Question

memory requirments of velvet tool (de novo assembly)

1

Entering edit mode

9.4 years ago

wangyang703092 ▴ 120

Hi folks, I'm using Velvet to do the genome assembly but problem arose. The species may have approximately 200M genome size with 4 lanes data, and 35 million 76 bp PE reads, separately(100x). When I run velvet with 31kmer and default parameters, the 64G-RAM server used almost 100% RAM and it was hard to ssh it. So here is the question,how much RAM do server need to run velvet or SOAPdenovo2?

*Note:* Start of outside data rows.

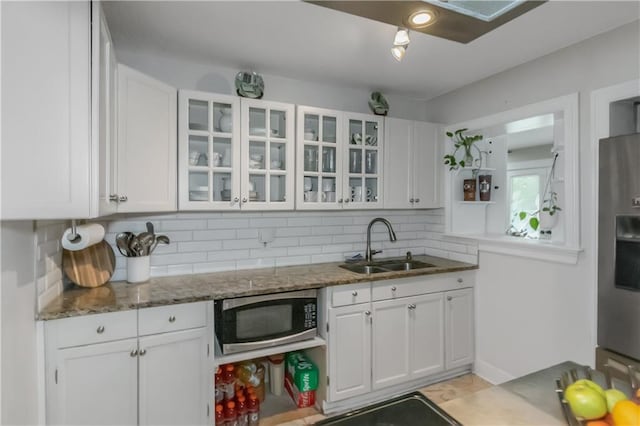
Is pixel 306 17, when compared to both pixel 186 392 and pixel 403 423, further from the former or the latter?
pixel 186 392

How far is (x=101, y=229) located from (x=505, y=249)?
2.71 meters

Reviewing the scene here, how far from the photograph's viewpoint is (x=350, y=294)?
234 centimetres

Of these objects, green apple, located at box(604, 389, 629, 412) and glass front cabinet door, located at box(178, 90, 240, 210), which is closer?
green apple, located at box(604, 389, 629, 412)

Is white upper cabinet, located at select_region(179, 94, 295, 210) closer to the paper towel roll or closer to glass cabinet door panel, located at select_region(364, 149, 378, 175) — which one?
the paper towel roll

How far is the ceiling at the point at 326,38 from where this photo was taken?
69.8 inches

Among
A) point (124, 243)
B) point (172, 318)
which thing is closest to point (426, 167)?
point (172, 318)

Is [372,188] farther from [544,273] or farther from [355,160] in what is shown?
[544,273]

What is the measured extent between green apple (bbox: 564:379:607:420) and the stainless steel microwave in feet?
5.25

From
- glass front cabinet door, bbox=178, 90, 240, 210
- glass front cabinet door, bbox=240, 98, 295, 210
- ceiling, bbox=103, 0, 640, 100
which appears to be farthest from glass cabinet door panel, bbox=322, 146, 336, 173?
glass front cabinet door, bbox=178, 90, 240, 210

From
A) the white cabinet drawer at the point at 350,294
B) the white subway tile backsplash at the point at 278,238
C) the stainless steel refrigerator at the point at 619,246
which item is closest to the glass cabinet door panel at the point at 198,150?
the white subway tile backsplash at the point at 278,238

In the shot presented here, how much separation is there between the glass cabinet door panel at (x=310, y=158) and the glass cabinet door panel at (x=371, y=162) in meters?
0.45

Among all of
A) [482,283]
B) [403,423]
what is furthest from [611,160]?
[403,423]

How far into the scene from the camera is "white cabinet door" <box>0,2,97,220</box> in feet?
3.59

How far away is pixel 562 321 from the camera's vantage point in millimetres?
2244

denovo-assembly • 4.6k views

ADD COMMENT • link updated 2.4 years ago by Ram 43k • written 9.4 years ago by wangyang703092 ▴ 120

Ram · Answer 1 · 2014-11-16

Using the Velvet memory calculator

Memory Usage and Coverage

Memory      32 Gb
Coverage    26.6x

As Brian said, sequencing errors, adapters contamination, heterozygous genome, etc will all increase the memory requirement.

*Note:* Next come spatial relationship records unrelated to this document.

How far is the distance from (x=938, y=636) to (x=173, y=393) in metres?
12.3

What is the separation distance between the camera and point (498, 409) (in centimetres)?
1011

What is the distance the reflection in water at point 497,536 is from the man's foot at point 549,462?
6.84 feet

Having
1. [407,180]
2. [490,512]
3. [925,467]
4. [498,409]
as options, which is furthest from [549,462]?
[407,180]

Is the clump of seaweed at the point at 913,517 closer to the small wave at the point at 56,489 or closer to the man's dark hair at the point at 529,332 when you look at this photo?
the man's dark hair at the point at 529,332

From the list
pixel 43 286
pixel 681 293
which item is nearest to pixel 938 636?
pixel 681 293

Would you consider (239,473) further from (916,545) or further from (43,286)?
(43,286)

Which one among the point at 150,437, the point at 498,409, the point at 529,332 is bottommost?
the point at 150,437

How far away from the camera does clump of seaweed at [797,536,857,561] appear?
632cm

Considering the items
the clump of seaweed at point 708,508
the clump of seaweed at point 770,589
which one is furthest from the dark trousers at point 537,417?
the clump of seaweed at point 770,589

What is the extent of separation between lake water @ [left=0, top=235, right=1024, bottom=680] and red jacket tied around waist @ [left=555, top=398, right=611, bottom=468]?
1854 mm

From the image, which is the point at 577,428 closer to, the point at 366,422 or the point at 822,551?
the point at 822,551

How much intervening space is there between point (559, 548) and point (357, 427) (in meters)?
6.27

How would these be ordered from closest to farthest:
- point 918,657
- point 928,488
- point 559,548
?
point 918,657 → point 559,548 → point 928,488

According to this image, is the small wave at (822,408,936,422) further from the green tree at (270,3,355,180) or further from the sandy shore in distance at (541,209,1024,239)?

SOAPdenovo2 will need a lot less RAM than velvet, the most RAM efficient way to run SOAPdenovo2 is to run sparse_pregraph command to construct sparse kmer-graph.

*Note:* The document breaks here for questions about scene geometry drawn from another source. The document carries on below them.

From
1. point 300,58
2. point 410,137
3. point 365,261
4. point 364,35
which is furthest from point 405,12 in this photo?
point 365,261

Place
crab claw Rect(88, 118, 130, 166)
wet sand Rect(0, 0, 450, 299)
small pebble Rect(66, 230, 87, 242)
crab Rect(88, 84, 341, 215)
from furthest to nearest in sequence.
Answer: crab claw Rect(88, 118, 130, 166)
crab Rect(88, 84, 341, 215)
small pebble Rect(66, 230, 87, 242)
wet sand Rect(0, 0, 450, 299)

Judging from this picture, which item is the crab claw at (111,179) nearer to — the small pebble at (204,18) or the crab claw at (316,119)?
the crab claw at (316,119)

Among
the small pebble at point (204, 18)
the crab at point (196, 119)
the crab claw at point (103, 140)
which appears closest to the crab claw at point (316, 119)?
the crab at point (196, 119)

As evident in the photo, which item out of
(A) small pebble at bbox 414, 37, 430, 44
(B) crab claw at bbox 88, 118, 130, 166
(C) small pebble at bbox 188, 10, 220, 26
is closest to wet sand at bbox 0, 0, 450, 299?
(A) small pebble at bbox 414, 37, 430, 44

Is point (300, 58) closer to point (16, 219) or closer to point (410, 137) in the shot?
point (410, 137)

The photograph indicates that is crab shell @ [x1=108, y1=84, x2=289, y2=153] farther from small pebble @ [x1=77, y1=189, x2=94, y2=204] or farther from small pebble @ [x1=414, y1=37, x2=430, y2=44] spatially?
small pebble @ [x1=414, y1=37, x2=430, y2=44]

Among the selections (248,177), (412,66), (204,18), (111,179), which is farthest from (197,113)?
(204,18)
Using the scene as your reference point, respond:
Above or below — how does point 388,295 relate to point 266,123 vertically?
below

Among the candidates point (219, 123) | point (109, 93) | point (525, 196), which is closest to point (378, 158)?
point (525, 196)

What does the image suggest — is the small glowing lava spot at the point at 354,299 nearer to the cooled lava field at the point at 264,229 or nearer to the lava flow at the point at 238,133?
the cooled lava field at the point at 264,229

Ram · Answer 2 · 2014-11-16

The memory requirement tends to increase with the number of unique kmers. So, the more data, the bigger the genome, and the higher the error rate, the more memory will be needed.

Thus, you can reduce the memory requirements (and often get a better result) by quality-trimming or filtering, contaminant removal (both synthetic and natural, such as human contamination), and adapter-trimming. After that, you can further decrease memory requirements by error-correction, and by subsampling or normalizing the input data to a much lower level. And, ultimately, you will probably get a much better assembly with a kmer longer than 31; perhaps around 41-49 with high coverage 76bp reads. Sometimes it's also useful to split out the ribosomal, mitochondrial, and chloroplast parts of the genome (which may have a much higher coverage than the rest) and assemble them separately; this is often possible by depth-binning.

Sometimes you can see contamination peaks in the insert-size histogram (for synthetic contaminants) or gc histogram (for genomic contaminants). BLASTing a few thousand reads against nt can often tell you which contaminants may be present. If your reads are overlapping, you can generate an insert-size histogram with BBMerge and look for very sharp peaks, which are typically synthetic contaminants.

You can do quality trimming, filtering, contaminant removal, adapter trimming, subsampling, and gc histogram generation with BBDuk. For human removal (or other genomic contamination from large genomes with references) I suggest BBMap instead as it has higher specificity. After trimming and contaminant removal, you can do error-correction and normalization with BBNorm to reduce coverage and selectively concentrate real genomic kmers; or, subsample. If you normalize, a target depth of 30x to maybe 60x is probably optimal for Velvet though it depends on the kmer size you use for assembly (bigger kmer needs more coverage) and whether the genome is diploid.

These are all part of BBTools, and each has a shell script (bbduk.sh, bbmap.sh, and bbnorm.sh) which will display usage information.